Today, the world’s population is projected to reach 7 billion – that’s the claim made by UNFPA, the United Nations Population Fund, in its report last week, The State of World Population 2011.
How should we engage with this statistic? What does it mean?
A headline figure such as this is bound to invoke the Malthusian nightmare of popular imagination. And yet, if you look behind the figure you discover that global population growth rates have fallen to 1.15 per cent a year, down from the peak of 2.19 per cent a year in 1963. If the growth rates continue to decline then the world’s population will be on course to stabilise within the century.

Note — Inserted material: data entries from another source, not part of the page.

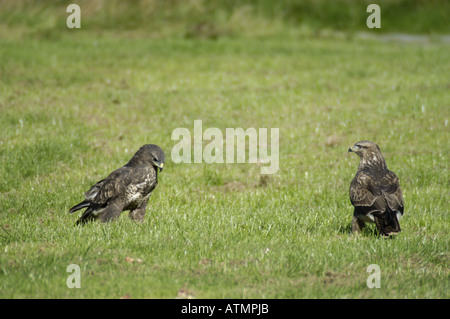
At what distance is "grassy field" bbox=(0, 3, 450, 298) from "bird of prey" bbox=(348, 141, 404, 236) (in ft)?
0.87

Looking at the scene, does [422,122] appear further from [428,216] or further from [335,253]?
[335,253]

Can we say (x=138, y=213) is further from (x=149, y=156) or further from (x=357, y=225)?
(x=357, y=225)

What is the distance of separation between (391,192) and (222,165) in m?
4.66

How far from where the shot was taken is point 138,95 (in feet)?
51.7

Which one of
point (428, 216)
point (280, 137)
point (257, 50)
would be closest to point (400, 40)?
point (257, 50)

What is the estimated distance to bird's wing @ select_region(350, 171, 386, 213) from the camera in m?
7.47

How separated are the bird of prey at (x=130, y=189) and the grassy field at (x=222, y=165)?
0.27m

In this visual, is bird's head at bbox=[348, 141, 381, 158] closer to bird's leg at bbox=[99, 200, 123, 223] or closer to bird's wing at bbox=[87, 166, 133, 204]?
bird's wing at bbox=[87, 166, 133, 204]

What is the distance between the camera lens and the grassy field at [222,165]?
6438 mm

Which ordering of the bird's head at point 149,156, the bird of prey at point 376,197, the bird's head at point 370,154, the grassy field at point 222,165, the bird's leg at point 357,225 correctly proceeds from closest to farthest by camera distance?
the grassy field at point 222,165
the bird of prey at point 376,197
the bird's leg at point 357,225
the bird's head at point 149,156
the bird's head at point 370,154

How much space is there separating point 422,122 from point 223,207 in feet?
21.8

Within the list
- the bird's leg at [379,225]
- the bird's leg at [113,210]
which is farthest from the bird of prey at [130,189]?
the bird's leg at [379,225]

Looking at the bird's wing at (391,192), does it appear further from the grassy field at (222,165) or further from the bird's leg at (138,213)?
the bird's leg at (138,213)

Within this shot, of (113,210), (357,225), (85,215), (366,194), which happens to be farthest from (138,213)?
(366,194)
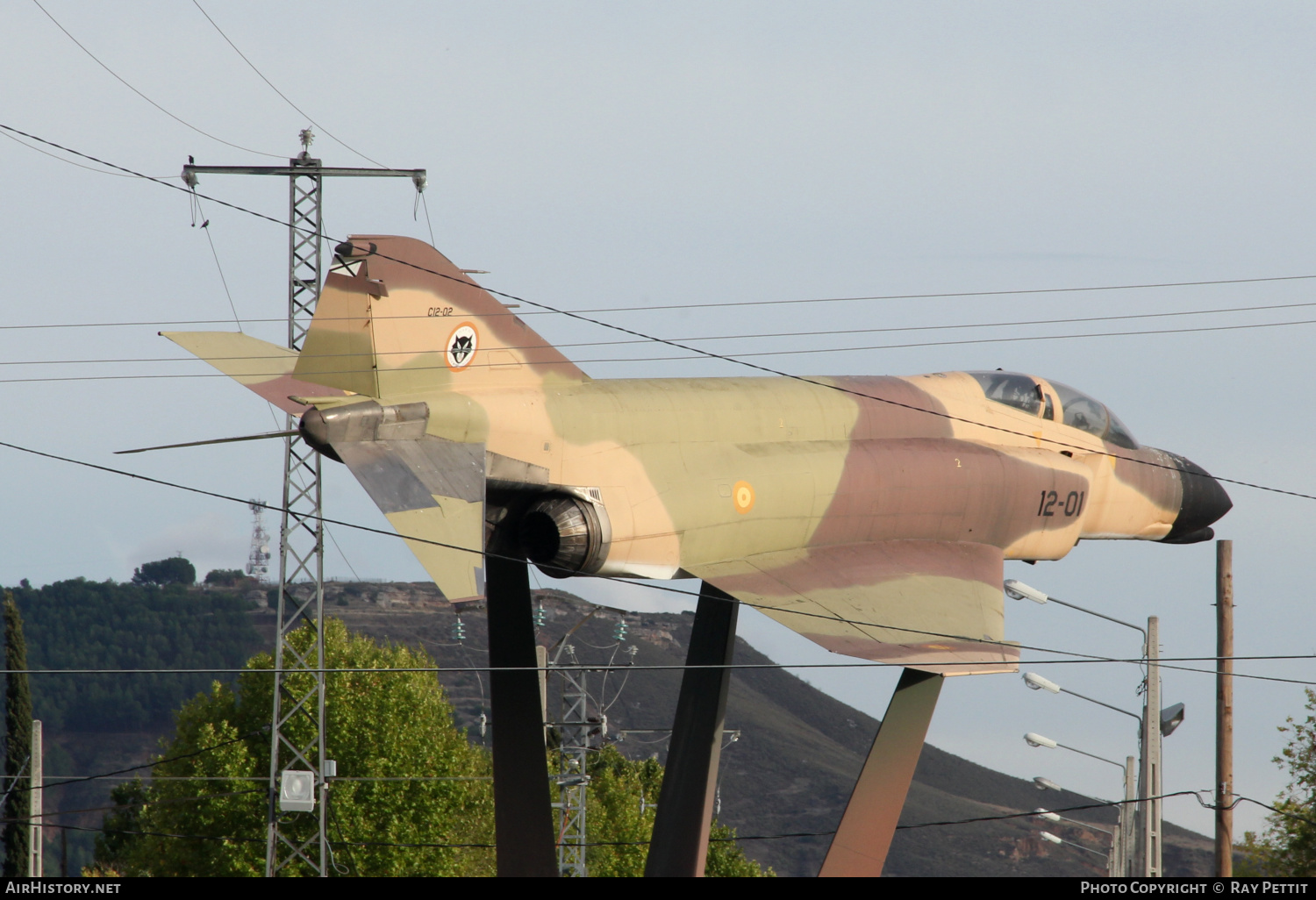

The headline figure suggests that more people are living longer and more children are surviving. This is surely something to celebrate. And yet, it remains true, that not everyone has benefited from this achievement or from the higher quality of life that this implies. Disparities exist between and within countries as well and between social groupings.
There are 215 million women of child-bearing age in developing countries who would use family planning IF they had access to it. There are millions of adolescent girls and boys in the developing world who have too little access to sex education and counseling and information about how to prevent pregnancies or protect themselves from HIV.
All of this is to suggest that the issue of population size isn’t just a matter of space, it is also a matter of equity, opportunity and social justice. How we chart a development pathway that promotes equality rather than exacerbates or reinforces inequalities is more important than ever.